Intermittent preventive treatment in pregnancy (IPTp) with sulfadoxine-pyrimethamine (SP) is recommended by the World Health Organization for the prevention of malaria in pregnancy (MIP)-associated adverse outcomes in high burden areas. However, the efficacy of IPTp-SP has decreased in step with increasing parasite drug resistance. Suitable alternative strategies are needed.
This is a protocol for a phase IIIb open-label, two-armed randomized controlled superiority trial to assess the safety and efficacy of a hybrid approach to IPTp combining screening and treatment with dihydroartemisinin-piperaquine (DP) to the current IPTp-SP regimen at the first antenatal care clinic visit. Pregnant women without HIV infection and without signs or symptoms of malaria will be randomized to either standard IPTp-SP or hybrid IPTp-SP plus screening and treatment (IPTp-SP+). In the IPTp-SP+ arm, participants who screen positive by rapid diagnostic test for P. falciparum will be treated with DP at the first antenatal visit while those who screen negative will receive SP per current guidelines. All participants will be administered SP on days 35 and 63 and will be actively followed biweekly up to day 63 and then monthly until delivery. Infants will be followed until 1 year after delivery.

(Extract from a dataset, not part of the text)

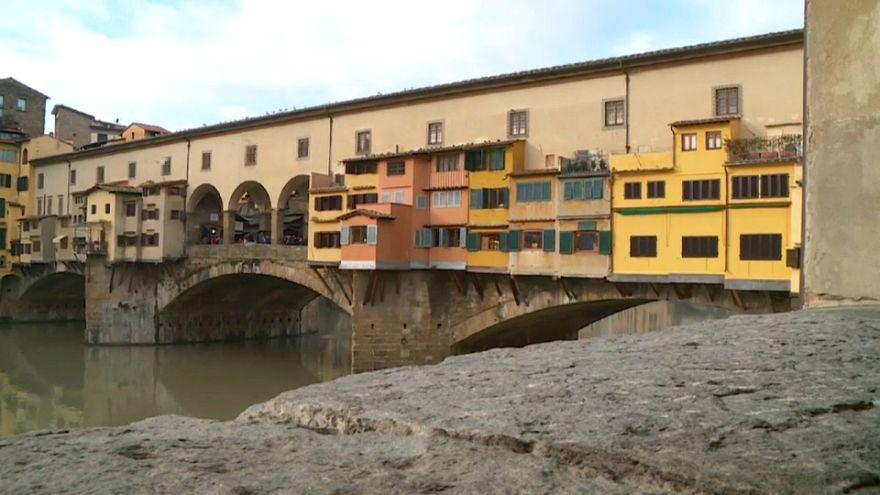 Firenze, furgone danneggia colonna del Corridoio Vasariano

The primary endpoint is incident PCR-confirmed MIP at day 42. Secondary endpoints include incident MIP at other time points, placental malaria, congenital malaria, hemoglobin trends, birth outcomes, and incidence of adverse events in infants up to the first birthday.

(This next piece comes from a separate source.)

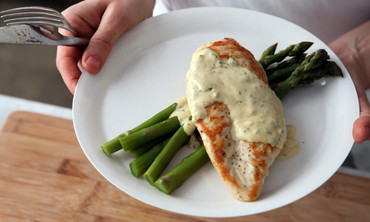 Sauteed Chicken in Mustard Cream Sauce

A hybrid approach to IPTp that combines screening and treatment with an artemisinin-based combination therapy at the first visit with standard IPTp-SP is hypothesized to confer added benefit over IPTp-SP alone in a high malaria transmission area with prevalent SP resistant parasites.
Pan African Clinical Trials Registry 201905721140808 . Registered retrospectively on 11 May 2019.
世界卫生组织建议在高负担地区采用磺胺多辛-乙胺嘧啶(SP)间歇性预防治疗(IPTp)来预防妊娠疟疾(MIP)相关不良结局。然而,随着寄生虫对药物的耐药性增加,IPTp-SP 的疗效已经下降。需要寻找合适的替代策略。
这是一项 IIIb 期开放标签、双臂随机对照优效性试验的方案,旨在评估在第一次产前保健诊所就诊时,采用二氢青蒿素-哌喹(DP)筛查和治疗与现行 IPTp-SP 方案相结合的混合方法来预防 MIP 的安全性和疗效。无 HIV 感染且无疟疾体征或症状的孕妇将随机分为标准 IPTp-SP 组或混合 IPTp-SP+组。在 IPTp-SP+组中,通过快速诊断检测对恶性疟原虫呈阳性的参与者将在第一次产前就诊时接受 DP 治疗,而呈阴性的参与者将按照现行指南接受 SP 治疗。所有参与者将在第 35 天和第 63 天接受 SP 治疗,并在第 63 天之前每两周进行主动随访,然后每月随访直至分娩。婴儿将随访至分娩后 1 年。主要终点是第 42 天 PCR 确诊的 MIP 发生率。次要终点包括其他时间点的 MIP 发生率、胎盘疟疾、先天性疟疾、血红蛋白趋势、分娩结局以及婴儿至 1 岁生日时的不良事件发生率。
在高疟疾传播地区,采用在第一次就诊时用基于青蒿素的联合疗法进行筛查和治疗的混合方法来预防 MIP,与单独使用 IPTp-SP 相比,预计会带来额外的益处。在该地区,SP 耐药寄生虫普遍存在。
泛非临床试验注册中心 201905721140808。于 2019 年 5 月 11 日回顾性注册。